Home > Uncategorized > Vulnerability and Risk: New Orleans vs. Haiti

Vulnerability and Risk: New Orleans vs. Haiti

In 2006, director Spike Lee gave us a powerful look into the disastrous effects of Hurricane Katrina on the city of New Orleans with his documentary, “When the Levees Broke”. Five years later, the follow up film “If God Willing and the Creek Don’t Rise” brings us back to the home of the recently crowned Super Bowl champs to see their recovery progress. Unfortunately, we discover that underneath all the football excitement remains a community and city that are still very much wounded. The film chronicles the struggles endured by the city’s inhabitants after all the floodwater drained, FEMA left, and the rest of the world went on with their lives, specifically focusing on those that call the Ninth Ward of New Orleans home. The film was a continuation of stories depicting the hope and heartbreak felt by those still displaced by, suffering from, and recovering from Katrina. But, the most interesting part of the film for me came towards the end, when Spike Lee centered on the recent earthquake in Haiti and in which he likened the devastation endured by the citizen of Haiti to that of the people of New Orleans, which I believe is a good comparison in terms of environmental justice, but not in magnitude.

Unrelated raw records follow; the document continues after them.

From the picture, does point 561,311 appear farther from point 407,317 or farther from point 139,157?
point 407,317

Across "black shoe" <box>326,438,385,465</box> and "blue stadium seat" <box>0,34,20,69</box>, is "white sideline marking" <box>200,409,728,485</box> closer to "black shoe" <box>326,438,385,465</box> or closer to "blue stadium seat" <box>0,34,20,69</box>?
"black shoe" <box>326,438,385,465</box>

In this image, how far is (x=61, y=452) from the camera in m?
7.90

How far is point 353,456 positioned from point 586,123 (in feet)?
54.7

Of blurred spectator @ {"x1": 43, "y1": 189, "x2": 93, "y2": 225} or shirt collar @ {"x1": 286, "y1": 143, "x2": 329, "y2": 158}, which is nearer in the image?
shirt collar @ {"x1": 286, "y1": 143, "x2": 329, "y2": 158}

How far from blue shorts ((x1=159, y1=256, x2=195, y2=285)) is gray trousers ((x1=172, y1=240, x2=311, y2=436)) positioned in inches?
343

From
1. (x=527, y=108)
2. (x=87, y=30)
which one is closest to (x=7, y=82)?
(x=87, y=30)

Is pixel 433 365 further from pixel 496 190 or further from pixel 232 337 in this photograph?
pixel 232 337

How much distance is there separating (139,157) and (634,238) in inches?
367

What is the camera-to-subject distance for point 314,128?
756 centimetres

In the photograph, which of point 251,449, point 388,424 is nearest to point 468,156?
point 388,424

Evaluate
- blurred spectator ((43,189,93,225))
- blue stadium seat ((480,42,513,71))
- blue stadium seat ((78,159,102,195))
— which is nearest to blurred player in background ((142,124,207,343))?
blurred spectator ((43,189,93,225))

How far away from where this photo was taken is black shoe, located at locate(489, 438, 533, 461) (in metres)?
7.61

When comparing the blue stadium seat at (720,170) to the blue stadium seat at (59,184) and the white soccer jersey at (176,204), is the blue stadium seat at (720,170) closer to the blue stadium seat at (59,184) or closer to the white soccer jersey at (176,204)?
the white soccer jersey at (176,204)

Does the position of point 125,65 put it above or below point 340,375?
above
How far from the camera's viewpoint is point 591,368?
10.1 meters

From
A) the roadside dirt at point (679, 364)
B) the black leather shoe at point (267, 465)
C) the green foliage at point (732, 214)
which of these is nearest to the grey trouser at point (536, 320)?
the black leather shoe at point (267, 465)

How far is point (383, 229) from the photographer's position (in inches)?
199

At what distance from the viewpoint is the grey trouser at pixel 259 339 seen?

There are comparisons that can be made between the earthquake in Haiti and Hurricane Katrina on New Orleans in regards to their exposed locations, social vulnerability, and the unequal distribution of aid. In New Orleans, the Ninth Ward was hit the hardest and was also the most unprepared and socially vulnerable. This caused immense devastation that only got worse after the storm. The Ninth Ward is a predominantly low-income, African American and other non-white individual’s community, who did not have or were not given the necessary means to bounce back after the Hurricane, such as insurance, mortgage relief, and compensation for damages. Because of the claimed racial bias in aid distribution, many inhabitants have still not been able to come back home. Haiti is an African American nation and one of the poorest countries in the world and was subject to environmental racism in the distribution of resources even before the earthquake.

However, there are also some differences. In the aftermath of Katrina, the New Orleans government was in charge of all the money donated for relief. This gave the government the power to do what they wanted with the money and the Ninth Ward was often ignored with regards to the distribution of capital. On the other hand, the Haitian government was not in control of any relief money, leaving it up to the NGO’s and other volunteers.

Finally, despite some of the similarities, Haiti was incredibly more devastated. While New Orleans saw 1100 people die in Katrina, Haiti lost hundreds of thousands of people. Haiti was in distress prior to the earthquake with most of its citizens living in tightly concentrated slums. So, although Haiti received an out pour of support, it could never be enough. Bottom line, New Orleans had something to rebuild, while the Haitians were just trying to survive.